● **PAGE EXCERPT**:
----------------------------------------
Now you’re at a blank slate. Wow there are a lot of buttons, eh? Don’t worry – in the next section we’ll go over it bit by bit.

Unity Editor Overview

Let’s do some additional setup to get things into a known configuration.

In the top right-hand corner of the application window you’ll find a select box – select “Tall” from the list. This will rearrange the window contents (the default was “Wide” FYI).

Now find the tab in the top left corner (just below the tool bar) saying “Game”- drag it near the bottom of the window until you see indication it’ll snap to the bottom and drop it there.

Dragging the game tab to the bottom of the Unity editor

Now you should see the layout from the picture below:

Unity Editor Layout

Let’s go quickly over the different panels:

  1. Scene: Here you move your 3D models around and can browse your 3D world.
  2. Game: This is what your selected camera (in this case the main camera) sees – real-time until you use the editor as well; in this strip your game runs when you hit “Run” and you can test your game.
  3. Hierarchy: Your objects’ tree (much like the HTML DOM for example), currently you have only a camera, but we’ll add some stuff here later on; the objects in this list are currently present on the scene.
  4. Project: This is the contents of your project, your assets, audio files, everything you will be using now or later on.
  5. Inspector: Here you see all the properties of the selected object in the scene and you can adjust them; unique about Unity is that the Inspector is alive when you run your scene so it’s your debugger too!
  6. Toolbar: Here you have the tools to interact with the objects in your scene and the Run and Pause buttons to test your scene.

In your Unity3D project you can have many different scenes and you can switch between them. Currently you have one empty scene open in the editor. Let’s save it.

  1. Right-click inside the Project panel and choose “Create/Folder” – a new folder appears.
  2. Rename it to “Scenes” – you can do this by single left click on the folder name, or by selecting the folder and pressing “Enter”.
  3. Now from the main menu choose “File/Save scene” – navigate the save dialogue to [your project directory]/Assets/Scenes and save the scene as “LevelScene”.

Phew! OK – that’s done. Let’s check – in your Project panel open the Scenes folder – there’s your LevelScene scene. Cool!
----------------------------------------
Can you pick up the Unity editor walkthrough after its final sentence and keep it going?

● **Data items**:
----------------------------------------
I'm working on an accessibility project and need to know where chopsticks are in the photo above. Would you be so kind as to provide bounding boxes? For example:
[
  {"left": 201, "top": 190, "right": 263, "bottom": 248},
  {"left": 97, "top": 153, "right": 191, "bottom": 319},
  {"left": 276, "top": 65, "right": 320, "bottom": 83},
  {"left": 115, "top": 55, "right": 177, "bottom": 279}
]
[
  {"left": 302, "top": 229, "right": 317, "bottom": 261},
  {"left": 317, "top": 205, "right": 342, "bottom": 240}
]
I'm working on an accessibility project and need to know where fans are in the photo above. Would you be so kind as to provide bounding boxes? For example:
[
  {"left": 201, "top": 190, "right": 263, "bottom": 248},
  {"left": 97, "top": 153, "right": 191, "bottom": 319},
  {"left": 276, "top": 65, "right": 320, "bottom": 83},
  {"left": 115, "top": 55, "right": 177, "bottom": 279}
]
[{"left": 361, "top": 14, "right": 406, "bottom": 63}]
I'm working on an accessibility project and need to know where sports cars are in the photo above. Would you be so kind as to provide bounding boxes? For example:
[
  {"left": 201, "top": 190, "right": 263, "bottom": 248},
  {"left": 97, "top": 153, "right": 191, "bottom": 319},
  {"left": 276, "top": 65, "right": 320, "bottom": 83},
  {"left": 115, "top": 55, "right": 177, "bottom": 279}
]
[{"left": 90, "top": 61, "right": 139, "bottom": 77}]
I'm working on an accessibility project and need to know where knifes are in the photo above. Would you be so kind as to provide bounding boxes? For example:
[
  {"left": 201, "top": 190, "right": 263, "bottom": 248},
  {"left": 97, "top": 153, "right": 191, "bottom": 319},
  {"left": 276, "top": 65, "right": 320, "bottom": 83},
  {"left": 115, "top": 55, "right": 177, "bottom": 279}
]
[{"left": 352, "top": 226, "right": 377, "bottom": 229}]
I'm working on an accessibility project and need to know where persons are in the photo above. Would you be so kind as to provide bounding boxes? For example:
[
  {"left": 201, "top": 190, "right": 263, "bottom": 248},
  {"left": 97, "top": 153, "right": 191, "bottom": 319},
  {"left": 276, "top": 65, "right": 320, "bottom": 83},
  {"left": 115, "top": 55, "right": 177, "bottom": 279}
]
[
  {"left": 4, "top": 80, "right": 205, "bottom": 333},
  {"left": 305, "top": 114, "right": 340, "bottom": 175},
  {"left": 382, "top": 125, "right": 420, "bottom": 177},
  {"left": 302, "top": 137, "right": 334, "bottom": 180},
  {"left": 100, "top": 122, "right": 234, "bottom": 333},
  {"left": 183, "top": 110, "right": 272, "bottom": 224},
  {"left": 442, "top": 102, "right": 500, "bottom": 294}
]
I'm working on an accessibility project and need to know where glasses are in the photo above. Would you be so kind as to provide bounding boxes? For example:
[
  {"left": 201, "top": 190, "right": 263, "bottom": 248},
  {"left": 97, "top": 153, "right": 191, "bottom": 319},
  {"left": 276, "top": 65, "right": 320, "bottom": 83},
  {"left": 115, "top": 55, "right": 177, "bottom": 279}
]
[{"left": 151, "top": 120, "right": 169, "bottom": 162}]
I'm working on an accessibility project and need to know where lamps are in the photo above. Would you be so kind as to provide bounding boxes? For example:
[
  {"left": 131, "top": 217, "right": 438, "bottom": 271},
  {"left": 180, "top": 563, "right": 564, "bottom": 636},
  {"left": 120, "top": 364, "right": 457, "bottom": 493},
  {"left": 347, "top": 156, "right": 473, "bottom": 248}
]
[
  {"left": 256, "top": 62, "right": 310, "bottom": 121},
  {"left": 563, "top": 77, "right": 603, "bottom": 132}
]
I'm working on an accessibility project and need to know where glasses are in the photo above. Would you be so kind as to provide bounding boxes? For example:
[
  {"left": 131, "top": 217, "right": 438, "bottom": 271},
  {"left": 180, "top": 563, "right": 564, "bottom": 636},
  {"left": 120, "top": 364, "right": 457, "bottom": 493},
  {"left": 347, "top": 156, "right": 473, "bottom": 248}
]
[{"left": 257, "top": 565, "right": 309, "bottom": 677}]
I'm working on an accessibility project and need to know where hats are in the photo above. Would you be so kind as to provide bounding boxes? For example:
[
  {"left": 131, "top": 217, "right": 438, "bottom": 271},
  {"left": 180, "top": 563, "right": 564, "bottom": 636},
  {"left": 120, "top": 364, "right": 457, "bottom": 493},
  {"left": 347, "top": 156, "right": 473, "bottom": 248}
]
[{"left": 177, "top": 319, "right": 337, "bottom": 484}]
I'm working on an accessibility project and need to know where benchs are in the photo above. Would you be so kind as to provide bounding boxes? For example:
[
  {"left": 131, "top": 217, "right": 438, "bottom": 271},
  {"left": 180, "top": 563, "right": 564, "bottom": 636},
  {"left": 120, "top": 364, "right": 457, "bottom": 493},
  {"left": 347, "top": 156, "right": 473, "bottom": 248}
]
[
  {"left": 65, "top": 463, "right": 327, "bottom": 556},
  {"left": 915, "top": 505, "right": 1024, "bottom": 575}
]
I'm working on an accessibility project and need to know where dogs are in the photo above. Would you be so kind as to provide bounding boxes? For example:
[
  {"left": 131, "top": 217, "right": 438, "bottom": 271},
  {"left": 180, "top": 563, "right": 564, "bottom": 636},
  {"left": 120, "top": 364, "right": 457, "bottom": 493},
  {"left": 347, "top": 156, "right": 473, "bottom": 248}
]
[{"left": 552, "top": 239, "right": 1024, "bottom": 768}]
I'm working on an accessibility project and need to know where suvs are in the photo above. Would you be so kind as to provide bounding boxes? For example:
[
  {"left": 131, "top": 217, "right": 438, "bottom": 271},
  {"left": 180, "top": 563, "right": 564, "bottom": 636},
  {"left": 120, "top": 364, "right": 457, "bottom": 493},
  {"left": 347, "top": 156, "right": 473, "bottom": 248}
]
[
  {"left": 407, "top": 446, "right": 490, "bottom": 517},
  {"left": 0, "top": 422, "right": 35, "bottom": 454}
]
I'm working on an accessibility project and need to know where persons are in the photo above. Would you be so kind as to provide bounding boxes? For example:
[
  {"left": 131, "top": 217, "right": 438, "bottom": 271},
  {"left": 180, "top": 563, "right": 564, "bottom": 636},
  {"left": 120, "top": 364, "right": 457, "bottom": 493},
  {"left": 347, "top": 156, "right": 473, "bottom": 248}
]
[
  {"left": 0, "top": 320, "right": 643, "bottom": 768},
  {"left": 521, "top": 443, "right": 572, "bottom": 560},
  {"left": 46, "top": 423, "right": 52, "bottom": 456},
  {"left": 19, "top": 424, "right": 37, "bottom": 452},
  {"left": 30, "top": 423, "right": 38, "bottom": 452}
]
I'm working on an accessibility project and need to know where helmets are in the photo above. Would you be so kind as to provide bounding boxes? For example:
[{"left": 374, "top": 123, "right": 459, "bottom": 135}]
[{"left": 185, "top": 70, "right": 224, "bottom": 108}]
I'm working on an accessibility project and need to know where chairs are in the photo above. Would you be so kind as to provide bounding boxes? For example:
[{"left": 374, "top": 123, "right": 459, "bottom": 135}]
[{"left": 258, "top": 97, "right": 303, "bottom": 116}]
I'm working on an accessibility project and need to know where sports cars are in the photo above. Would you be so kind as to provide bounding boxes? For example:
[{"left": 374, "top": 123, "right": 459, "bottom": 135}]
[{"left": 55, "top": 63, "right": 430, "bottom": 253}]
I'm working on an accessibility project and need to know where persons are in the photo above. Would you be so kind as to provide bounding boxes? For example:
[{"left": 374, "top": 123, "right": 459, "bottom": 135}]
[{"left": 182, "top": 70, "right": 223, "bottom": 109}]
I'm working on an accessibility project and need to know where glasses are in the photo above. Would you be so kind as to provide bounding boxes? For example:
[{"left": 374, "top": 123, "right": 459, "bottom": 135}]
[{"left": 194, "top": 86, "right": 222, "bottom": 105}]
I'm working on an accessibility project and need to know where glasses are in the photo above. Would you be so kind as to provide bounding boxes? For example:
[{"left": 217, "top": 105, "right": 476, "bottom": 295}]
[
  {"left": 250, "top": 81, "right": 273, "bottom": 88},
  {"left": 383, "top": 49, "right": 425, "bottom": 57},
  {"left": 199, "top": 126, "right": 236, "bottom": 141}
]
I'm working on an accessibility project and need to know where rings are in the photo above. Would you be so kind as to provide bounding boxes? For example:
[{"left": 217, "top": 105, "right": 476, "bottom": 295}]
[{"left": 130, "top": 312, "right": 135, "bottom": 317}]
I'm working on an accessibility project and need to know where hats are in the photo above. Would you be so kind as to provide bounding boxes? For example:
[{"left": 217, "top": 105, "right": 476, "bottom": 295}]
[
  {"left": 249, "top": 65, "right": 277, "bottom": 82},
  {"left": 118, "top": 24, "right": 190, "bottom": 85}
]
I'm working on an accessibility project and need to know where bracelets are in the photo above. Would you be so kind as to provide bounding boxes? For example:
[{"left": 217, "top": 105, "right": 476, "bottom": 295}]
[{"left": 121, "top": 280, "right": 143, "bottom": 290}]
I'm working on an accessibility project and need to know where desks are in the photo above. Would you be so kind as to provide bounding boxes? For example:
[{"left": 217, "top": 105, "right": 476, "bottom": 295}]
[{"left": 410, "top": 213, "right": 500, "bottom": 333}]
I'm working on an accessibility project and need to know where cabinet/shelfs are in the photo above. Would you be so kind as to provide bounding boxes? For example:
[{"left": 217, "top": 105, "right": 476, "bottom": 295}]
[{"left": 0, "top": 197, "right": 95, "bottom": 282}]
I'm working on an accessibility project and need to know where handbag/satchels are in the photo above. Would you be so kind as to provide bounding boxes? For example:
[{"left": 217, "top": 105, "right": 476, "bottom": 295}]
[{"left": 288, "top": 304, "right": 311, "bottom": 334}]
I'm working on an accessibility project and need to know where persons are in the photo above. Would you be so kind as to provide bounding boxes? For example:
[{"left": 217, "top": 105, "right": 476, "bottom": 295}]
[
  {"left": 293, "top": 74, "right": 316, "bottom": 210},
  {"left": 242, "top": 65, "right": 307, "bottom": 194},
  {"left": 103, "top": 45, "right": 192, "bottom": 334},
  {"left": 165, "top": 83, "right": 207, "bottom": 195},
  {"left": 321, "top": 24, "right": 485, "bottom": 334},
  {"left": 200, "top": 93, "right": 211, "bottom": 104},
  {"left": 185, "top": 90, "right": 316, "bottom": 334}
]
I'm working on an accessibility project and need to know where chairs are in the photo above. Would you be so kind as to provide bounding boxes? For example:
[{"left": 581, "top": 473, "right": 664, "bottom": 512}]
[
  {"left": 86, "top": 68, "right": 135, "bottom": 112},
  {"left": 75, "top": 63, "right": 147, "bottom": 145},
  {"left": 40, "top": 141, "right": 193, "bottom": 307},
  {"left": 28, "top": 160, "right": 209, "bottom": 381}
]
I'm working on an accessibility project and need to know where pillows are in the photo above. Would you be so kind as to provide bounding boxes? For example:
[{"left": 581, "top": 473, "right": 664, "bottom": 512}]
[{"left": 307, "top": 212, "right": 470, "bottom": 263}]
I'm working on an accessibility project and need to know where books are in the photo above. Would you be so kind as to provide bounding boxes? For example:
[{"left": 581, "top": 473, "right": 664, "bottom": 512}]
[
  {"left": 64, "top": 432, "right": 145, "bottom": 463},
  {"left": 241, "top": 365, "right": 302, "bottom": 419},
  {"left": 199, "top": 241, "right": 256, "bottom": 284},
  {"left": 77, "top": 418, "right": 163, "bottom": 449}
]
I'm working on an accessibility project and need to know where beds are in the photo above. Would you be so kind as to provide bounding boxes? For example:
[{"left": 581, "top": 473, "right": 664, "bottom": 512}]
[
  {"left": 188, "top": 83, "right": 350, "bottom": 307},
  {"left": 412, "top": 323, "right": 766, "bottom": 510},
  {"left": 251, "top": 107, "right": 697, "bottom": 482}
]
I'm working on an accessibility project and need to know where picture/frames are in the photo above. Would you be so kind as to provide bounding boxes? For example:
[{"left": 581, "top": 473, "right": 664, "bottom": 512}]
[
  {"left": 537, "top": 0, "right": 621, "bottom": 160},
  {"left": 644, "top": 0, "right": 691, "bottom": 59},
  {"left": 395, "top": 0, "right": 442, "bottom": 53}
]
----------------------------------------
● **RESPONSE**:
Now we are ready to run the game – hit the Play button on top! Not much changes – but in fact your game is running inside the Game panel! Don’t forget to stop the game by clicking the Play button again (this is important!)

Setting up an iPhone Unity3D project

One of the nice things about Unity is that it can build games for iPhone, Mac, Wii and other platforms. In this tutorial we’ll be building an iPhone game so we need to setup some details first.

From the menu, choose “File/Build Settings” and click the “Add current” button to add the currently selected scene to the project. You can see when it’s added that it’s got an index of “0”, which means it’ll be the first scene to be loaded when the game starts. This is exactly what we want.

From the Platform list select iOS and click “Switch platform” button. The unity logo appears now in the iOS row.

This is all the setup we need for now, click “Player settings” and close this popup window. You’ll notice the Player settings opened in the Inspector, we need to set couple of things in here too.

In the “Per platform” strip make sure the tab showing an iPhone is selected, like so:

Unity iOS Platform Settings

There’s lot of settings here, you know most of them from Xcode, so you can play and explore yourself later on.

Now use this inspector to make the following changes:

  1. In the “Resolution and Presentation” strip for “Default orientation” select “Landscape Left”.
  2. In the “Other settings” strip for Bundle Identifier put in whatever you want (except the default value)
  3. In the “Other settings” strip set the Target device to “iPhone only”.

One final touch: To the left under the “Game” tab now you have available different orientations/resolutions – select “iPhone Wide(480×320)” to match the default landscape orientation.

Configuring Unity for iOS

Congrats – you now have a basic “Hello World” project that you can try out on your iPhone!